How do I use the FGPR? (try our video tutorials*)
- For each search, you're initially presented with a list of "hits" ordered by score. Starting "training sequences" are presented in color.
- Jump to the bottom of the list to change the ordering or filter the results based on score, size, or source (environmental clone vs. isolated organisms). Hint: After you've set the filters and ordering to your preference, you can save the page as a "bookmark" in your browser.
- The score filter is preset to exclude less meaningful results for searches where the total number of results is large. The excluded results can be displayed by changing the filter value.
- You can choose to display only non-redundant protein hits, or to include redundant entries. (For example, NCBI sometimes considers a well-known training sequence to be a redundant entry if there's an identical protein sequence available.)
- Protein or nucleic acid alignments can be downloaded for any subset of hits.
- Analysis tools are being added. Current tools include a neighbor-joining phylogenetic tree builder and a primer/probe tester.
What are the columns in the FGPR display?
- Select: A checkbox to select the "hit" for download or further analysis.
- Score: (Bits saved) Score from the HMM search.
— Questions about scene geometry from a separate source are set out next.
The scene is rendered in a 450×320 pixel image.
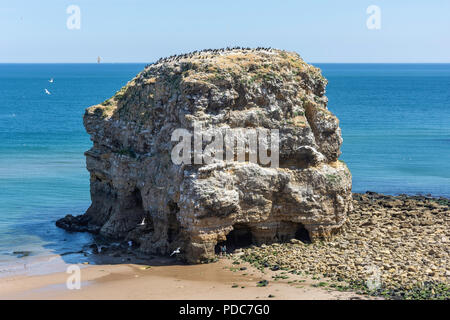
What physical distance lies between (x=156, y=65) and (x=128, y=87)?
108 inches

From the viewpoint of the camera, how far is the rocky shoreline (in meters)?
28.9

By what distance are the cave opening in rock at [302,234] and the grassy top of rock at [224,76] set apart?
5401 mm

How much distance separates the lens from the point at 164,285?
1192 inches

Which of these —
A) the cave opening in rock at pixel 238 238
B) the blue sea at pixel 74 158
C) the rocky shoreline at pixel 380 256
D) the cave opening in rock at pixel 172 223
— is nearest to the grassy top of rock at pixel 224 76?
the cave opening in rock at pixel 172 223

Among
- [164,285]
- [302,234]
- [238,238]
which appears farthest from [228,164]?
A: [164,285]

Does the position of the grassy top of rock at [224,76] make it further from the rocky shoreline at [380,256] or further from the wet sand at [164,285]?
the wet sand at [164,285]

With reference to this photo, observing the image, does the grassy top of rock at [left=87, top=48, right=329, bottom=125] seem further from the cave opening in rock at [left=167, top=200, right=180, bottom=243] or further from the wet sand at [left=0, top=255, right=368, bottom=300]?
the wet sand at [left=0, top=255, right=368, bottom=300]

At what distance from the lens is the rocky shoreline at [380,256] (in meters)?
28.9

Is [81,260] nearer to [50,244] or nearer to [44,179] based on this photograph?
[50,244]

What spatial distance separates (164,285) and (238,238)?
596cm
Directly analogous to the (bits) Score in BLAST.
- PID, NID: Protein and nucleic acid identifiers with links. NID links are only to the gene coding portion of the nucleic acid record. Some protein hits were not translated from the nucleic acid and do not have a corresponding NID.
- Definition: From the NCBI protein record.
- Organism: From the NCBI protein record.
- Occ.: Occurrence, the number of HMM matches found in the protein. Should normally be 1. Any other number may indicate a false hit.
- % of HMM Coverage: Percentage of the HMM model that matches the hit protein sequence.
- % of HMM Identity: Percent identity of the protein sequence that matchs the HMM Model consensus sequence.
- Size(aa): The length of the protein.
- Reference: The first reference listed in the NCBI protein record. For those references abstracted by PubMed, a link is provided.
- Motif(n): Hits are scored against PFAM-A HMMs to common protein motifs present in the gene of interest. Link to the corresponding PFAM records are given at the top of the table.
- Notes and View/Edit: A place for members to add short notes about a particular "hit."
References and Support
1R. Durbin, S. Eddy, A. Krogh, G. Mitchison. (1998) The theory behind profile HMMs. In: R. Durbin, S. Eddy, A. Krogh, and G. Mitchison, Biological sequence analysis: probabilistic models of proteins and nucleic acids, Cambridge University Press.
2A. Bateman, L. Coin, R. Durbin, R.D. Finn, V. Hollich, S. Griffiths-Jones, A. Khanna, M. Marshall, S. Moxon, E.L.L. Sonnhammer, D.J. Studholme, C. Yeats, S.R. Eddy. The Pfam Protein Families Database. Nucleic Acids Res. (2004) Database Issue 32:D138-D141.
3D.A. Benson, I. Karsch-Mizrachi, D.J. Lipman, J. Ostell, D.L. Wheeler. GenBank: update. Nucleic Acids Res. (2004) Database issue 1:D23-6.